Das ultimative Ziel ist die Speicherung eines Bits als Magnetisierungsrichtung eines einzelnen Atoms. Bei dieser Miniaturisierung bestehen jedoch zwei Grundprobleme: Zum einen nimmt die Energiebarriere zwischen den Zuständen „0“ und „1“ mit der Strukturgröße ab, sodass thermische Fluktuationen zu Datenverlust führen können. Zum anderen lassen sich die magnetischen Eigenschaften atomarer Strukturen kaum vorhersagen: Ein einzelnes magnetisches Atom verhält sich eben nicht wie der Magnet, der eine Notiz am Kühlschrank festhält.
Spirale aus Manganatomen
Bei den an der Universität Hamburg durchgeführten Experimenten wurden nun Kobaltatome auf eine Manganoberfläche aufgebracht. Die Manganatome ordnen sich magnetisch in Form einer Spirale. Diese Oberfläche wurde aus zwei Gründen gewählt: So werden die thermischen Fluktuationen der magnetischen Momente („Spins“) der Kobaltatome durch die so genannte Austauschkopplung unterbunden und die Kobaltatome haben zudem durch die Manganoberfläche vorgegebene, ortsabhängig variierende Spinrichtungen, was eine systematische Untersuchung ermöglicht.
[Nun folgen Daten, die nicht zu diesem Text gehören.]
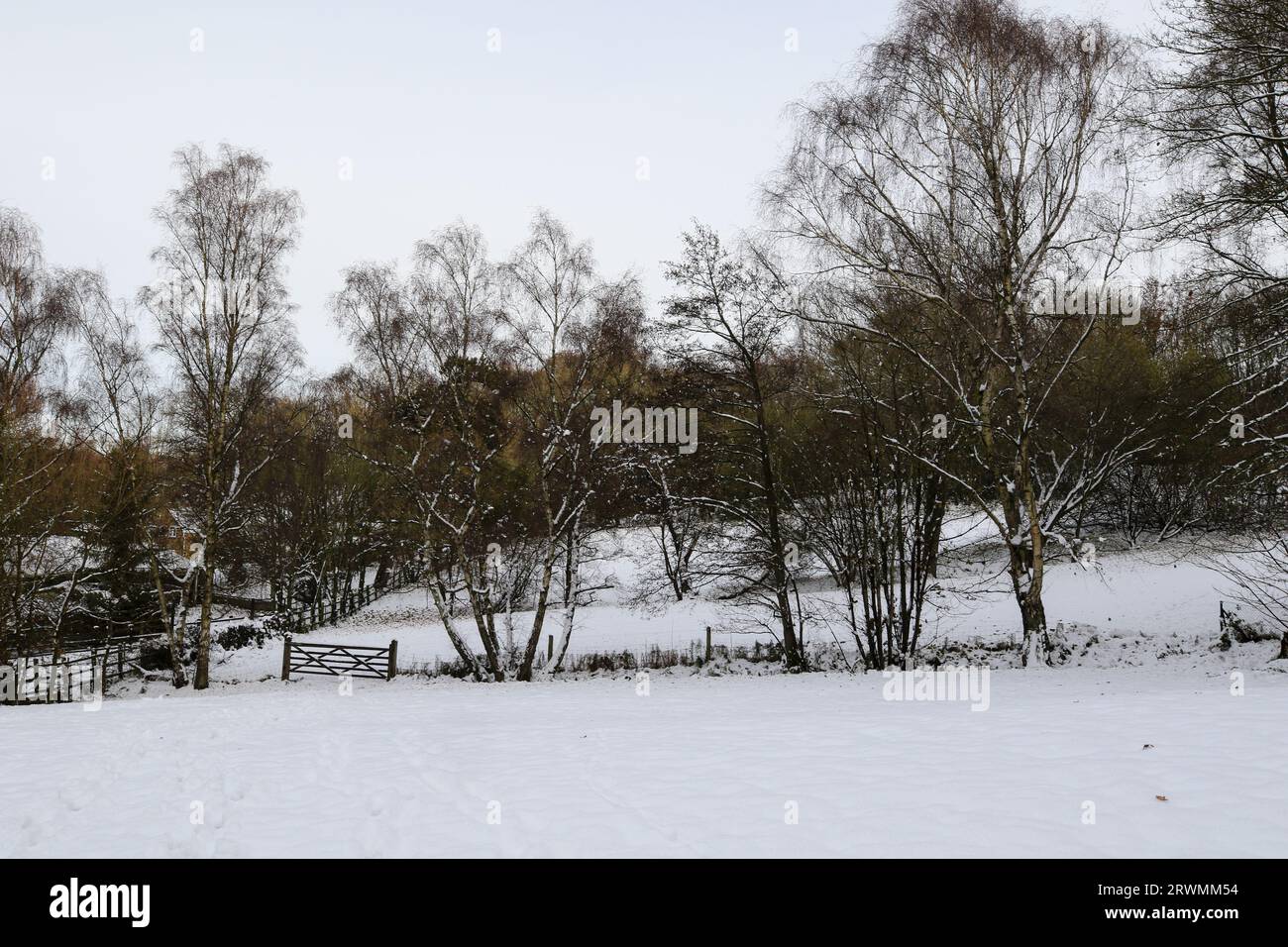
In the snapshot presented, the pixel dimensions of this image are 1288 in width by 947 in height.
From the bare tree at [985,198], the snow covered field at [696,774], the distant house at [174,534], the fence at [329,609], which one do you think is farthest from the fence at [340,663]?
the bare tree at [985,198]

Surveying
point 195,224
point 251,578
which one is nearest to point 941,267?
point 195,224

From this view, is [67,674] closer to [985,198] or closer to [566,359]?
[566,359]

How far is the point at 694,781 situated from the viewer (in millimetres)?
6203

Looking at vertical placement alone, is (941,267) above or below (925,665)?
above

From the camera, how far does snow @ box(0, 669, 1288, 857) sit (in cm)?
470

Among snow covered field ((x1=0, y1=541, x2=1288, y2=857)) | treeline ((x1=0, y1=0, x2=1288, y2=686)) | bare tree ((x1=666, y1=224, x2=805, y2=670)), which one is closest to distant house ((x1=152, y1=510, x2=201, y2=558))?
treeline ((x1=0, y1=0, x2=1288, y2=686))

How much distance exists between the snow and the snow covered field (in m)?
0.03

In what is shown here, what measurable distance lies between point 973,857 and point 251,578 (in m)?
37.4

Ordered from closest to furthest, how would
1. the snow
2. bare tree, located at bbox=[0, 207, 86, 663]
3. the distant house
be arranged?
1. the snow
2. bare tree, located at bbox=[0, 207, 86, 663]
3. the distant house

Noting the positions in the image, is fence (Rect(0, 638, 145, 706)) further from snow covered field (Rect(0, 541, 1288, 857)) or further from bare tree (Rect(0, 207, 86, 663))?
snow covered field (Rect(0, 541, 1288, 857))

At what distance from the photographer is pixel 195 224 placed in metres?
19.4

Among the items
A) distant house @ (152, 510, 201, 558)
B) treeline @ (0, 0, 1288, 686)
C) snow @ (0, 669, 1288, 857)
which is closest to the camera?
snow @ (0, 669, 1288, 857)

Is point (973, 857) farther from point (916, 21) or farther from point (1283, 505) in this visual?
point (916, 21)
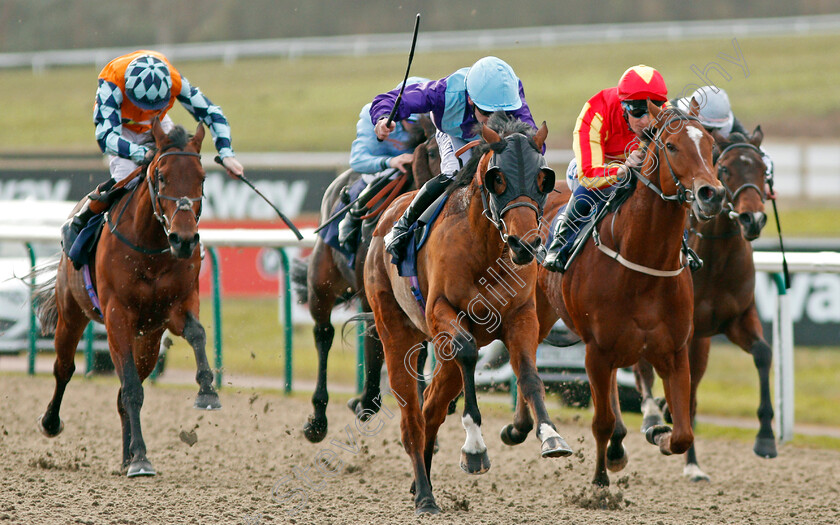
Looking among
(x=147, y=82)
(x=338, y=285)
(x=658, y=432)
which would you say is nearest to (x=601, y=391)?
(x=658, y=432)

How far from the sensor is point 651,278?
177 inches

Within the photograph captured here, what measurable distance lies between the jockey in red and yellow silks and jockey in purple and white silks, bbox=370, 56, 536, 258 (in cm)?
37

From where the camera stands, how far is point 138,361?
217 inches

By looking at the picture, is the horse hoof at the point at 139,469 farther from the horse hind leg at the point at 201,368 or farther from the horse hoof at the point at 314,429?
the horse hoof at the point at 314,429

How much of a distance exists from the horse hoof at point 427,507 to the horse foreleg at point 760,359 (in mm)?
2038

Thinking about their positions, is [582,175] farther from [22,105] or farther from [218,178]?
[22,105]

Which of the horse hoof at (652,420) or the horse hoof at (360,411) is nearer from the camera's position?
the horse hoof at (360,411)

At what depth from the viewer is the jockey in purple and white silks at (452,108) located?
4.48 metres

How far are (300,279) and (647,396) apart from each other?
7.74ft

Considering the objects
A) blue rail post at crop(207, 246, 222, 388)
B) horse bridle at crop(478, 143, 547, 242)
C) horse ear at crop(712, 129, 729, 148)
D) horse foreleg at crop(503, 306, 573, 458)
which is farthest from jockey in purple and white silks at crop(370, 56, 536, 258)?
blue rail post at crop(207, 246, 222, 388)

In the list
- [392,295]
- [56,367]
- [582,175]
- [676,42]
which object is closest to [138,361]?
[56,367]

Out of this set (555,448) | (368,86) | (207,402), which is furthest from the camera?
(368,86)

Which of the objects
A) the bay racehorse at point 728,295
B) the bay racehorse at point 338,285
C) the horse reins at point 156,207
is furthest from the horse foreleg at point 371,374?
the bay racehorse at point 728,295

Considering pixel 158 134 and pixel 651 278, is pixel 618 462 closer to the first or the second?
pixel 651 278
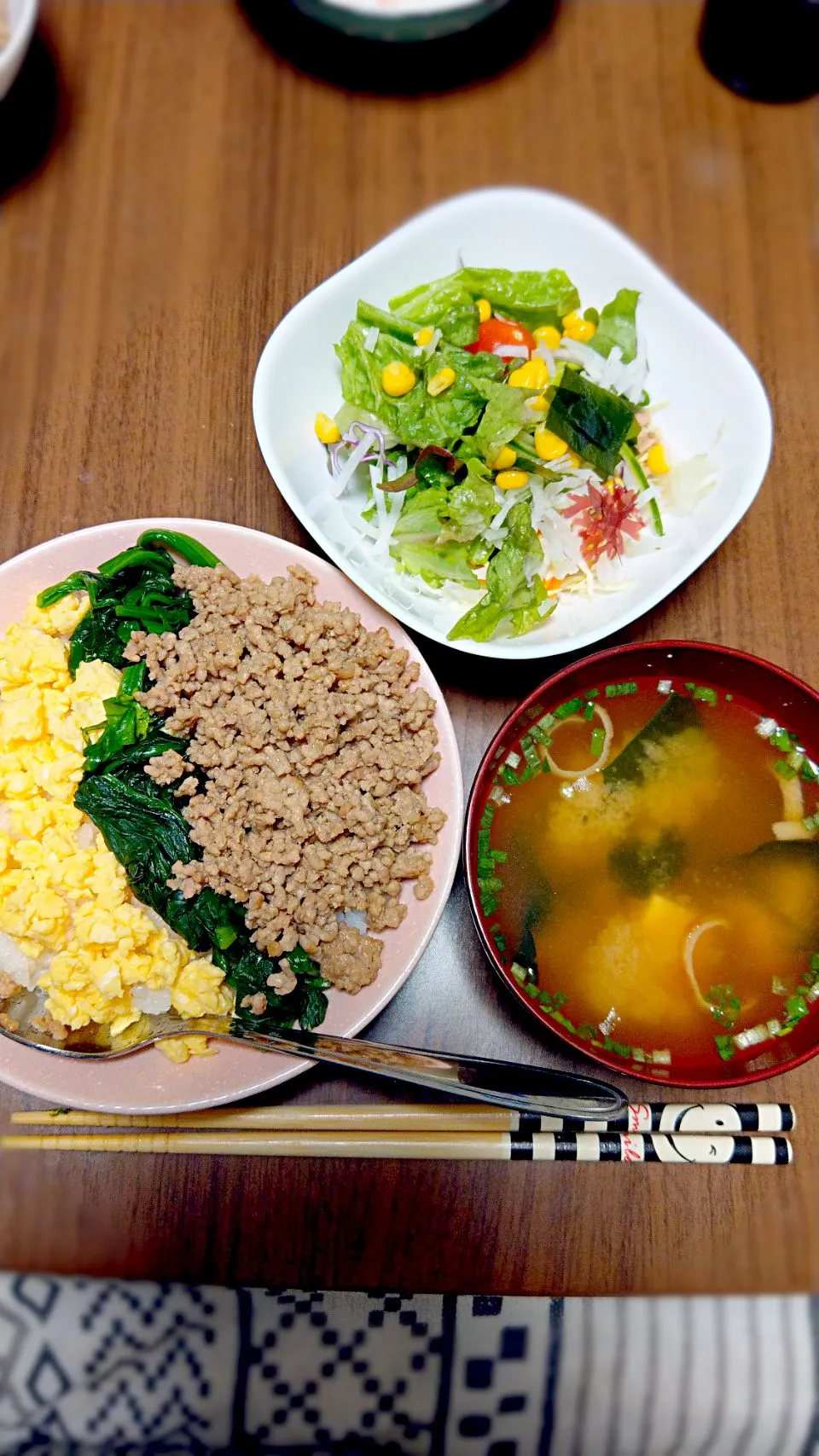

Als Messtechnik setzten die Wissenschaftler die so genannte spinpolarisierte Rastertunnelmikroskopie (SP-RTM) ein. Dabei tastet eine magnetische Spitze in einem Abstand von einigen Zehntel Nanometern einen Oberflächenbereich ab. Der gemessene Tunnelstrom ermöglicht ein Abbild der Elektronendichte und der lokalen Spinrichtung mit extrem hoher Ortsauflösung. Überraschenderweise ist nach Angaben der Forscher nicht nur die gemessene Höhe der Kobaltatome, sondern auch deren Form im SP-RTM Bild von der Spinrichtung abhängig.
Spin-Richtung gezielt einstellen
Mit Hilfe von parameterfreien Elektronenstrukturrechnungen konnten theoretische Physiker der Christian-Albrechts-Universität zu Kiel zeigen, dass hierfür spinabhängige orbitale Symmetrien der Kobaltelektronen verantwortlich sind. Dies hat zur Folge, dass jeder Spinrichtung eine spezifische Form zugeordnet werden kann und daher pro Atom im Prinzip mehr als nur ein Bit auslesbar ist.
Durch Expertise in atomarer Manipulation, die im Rahmen einer Gastprofessur aus Ohio (USA) nach Hamburg gebracht wurde, konnten die Forscher experimentell noch einen Schritt weiter gehen: Die Kobaltatome können mit der Spitze eines Rastertunnelmikroskops beliebig positioniert werden und richten ihren Spin jeweils parallel zu den nächsten Nachbaratomen der Manganoberfläche aus. Dadurch kann die Spin-Richtung einzelner Atome gezielt eingestellt werden.
Die in dieser Studie erstmals demonstrierte Kombination von Spinsensitivität und atomarer Manipulation eröffnet neue Perspektiven bei der Herstellung und Charakterisierung atomarer magnetischer Strukturen, so die Forscher in „Nature Nanotechnology“.